Oakland A's Notes: System Still Productive

Suzuki has been part of the Sac.-Oak. shuttle.

Before the season, numerous publications ranked the Oakland A's minor league system among the bottom half in major league baseball. The A's have made it a habit to defy expectations over the years, and the 2007 season is seemingly no different. While the A's Opening Day roster has been ravaged by injuries, the minor league system has kept the big league club afloat.

On Thursday, the Oakland A's finished off a tough road series win with an extra-innings thriller in Houston. The heroes of the game included a number of players who would have been found recently on the roster of the A's Triple-A affiliate, the Sacramento River Cats.

After starter Chad Gaudin was able to last only 4.1 innings against the Astros, the A's bullpen stepped in and threw 6.2 shut-out innings to give Oakland a chance to win the game in 10 innings. That group of relievers included a number of recent River Cats: right-hander Colby Lewis, left-hander Ron Flores and right-hander Santiago Casilla.
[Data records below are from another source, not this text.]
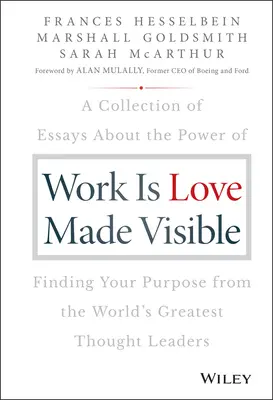 FRANCES HESSELBEIN
MARSHALL GOLDSMITH
SARAH McARTHUR
Foreword by ALAN MULALLY, Former CEO of Boeing and Ford

A Collection of Essays About the Power of

Work Is Love Made Visible

Finding Your Purpose from the World's Greatest Thought Leaders

WILEY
Lewis, who was the River Cats' top starting pitcher at the beginning of the season, has been light's-out since being converted to relief after a poor first start versus the Chicago White Sox. Lewis has retired 21 consecutive batters and has not allowed a run since giving up 10 in that first start. He threw 1.1 perfect innings on Thursday.
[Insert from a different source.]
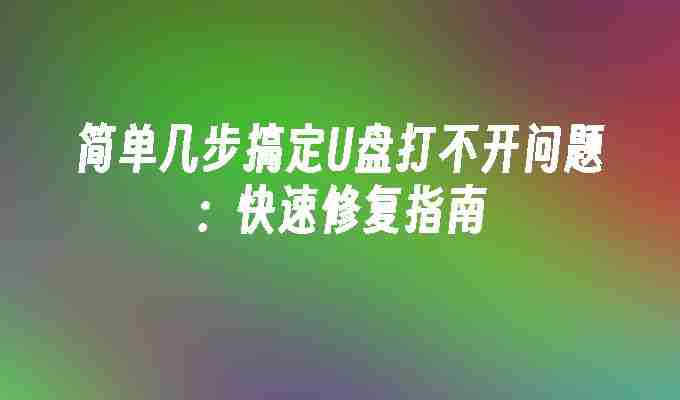 简单几步搞定U盘打不开问题：快速修复指南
Flores, a long-time River Cat, has also been effective since being promoted to Oakland. He has allowed only one run in 10 innings spread out over 12 appearances. He has six walks, but two were intentional. Flores has been shuttling back-and-forth between the A's bullpen and the River Cats bullpen in each of the last three seasons. For his major league career, the lefty has a 2.42 ERA in 48.1 innings.

Casilla may turn-out to be the story of the season if he continues to pitch like he has since his recall. The former top A's relief prospect had hit hard times since he revealed in 2005 that he was older than he had previously claimed (he also admitted that his name was not Jairo Garcia, as previously thought). After an inconsistent 2005 season with Sacramento and Oakland and an injury-plagued 2006 campaign, many viewed the 2007 season as Casilla's last real chance to make an impact in the big leagues. After a slow start in April for Sacramento, Casilla got hot in mid-May. He didn't allow a run in his last seven outings with the River Cats and put himself in a position to be recalled to the major leagues when the A's released Jay Witasick.

Since arriving in Oakland, Casilla has been nearly perfect. He hasn't allowed a run in eight outings, stretched over 10 innings. He has walked only two -- a good sign for a pitcher who has struggled with his control in prior big league stints -- and he has allowed only four hits. He also has eight strikeouts and has responded well in pressure-filled situations, saving two games and earning two wins. His first win and save came against the dangerous Boston Red Sox.

The contributions of the A's "minor league" relievers has been invaluable, as the team has had to cope with injuries to its top two relievers (Huston Street and Justin Duchscherer) and struggles from set-up man Kiko Calero. The A's have also had to move Chad Gaudin from the bullpen to the starting rotation thanks to injuries to Esteban Loaiza.

The A's minor league contributions have not been limited to the bullpen, however. Rookie Travis Buck has been one of the A's top offensive contributors when he has been in the line-up. His struggle to stay healthy may be the only thing keeping him from being a front-runner for AL Rookie of the Year right now. Buck has had both game-winning and game-tying hits, has ignited numerous game-winning rallies and has played surprisingly well on defense. For the season, the A's 2005 supplemental first round pick is batting .277/.374/.520. His slugging percentage is best on the team. Buck was originally scheduled to begin the year in Sacramento, but injuries to the A's outfield corps and a strong spring from Buck allowed him to make the jump from Double-A Midland to Oakland directly.

The A's have also seen the recent debut of top catching prospect Kurt Suzuki, and he has already made an impact despite not starting a game yet. On Tuesday in Houston, Suzuki came into the game late as a pinch-hitter. He didn't record a hit, but he made a terrific defensive play that helped push the game into extra-innings. On Thursday, Suzuki again entered the game late as a pinch-hitter. This time, he delivered a base-hit (his first major league hit) which set-up the game-winning hit by Jason Kendall. Suzuki was hitting .280 for the River Cats at the time of his promotion to Oakland. He is expected to start at catcher on Saturday versus the Cardinals.

Other A's call-ups from Sacramento this season have included Donnie Murphy, Hiram Bocachica (who had a homerun in an A's win), Danny Putnam (who filled in admirably in center and picked up his first major league homer and hit during his time with the A's), Dallas Braden (who picked up his first major league win) and Erasmo Ramirez.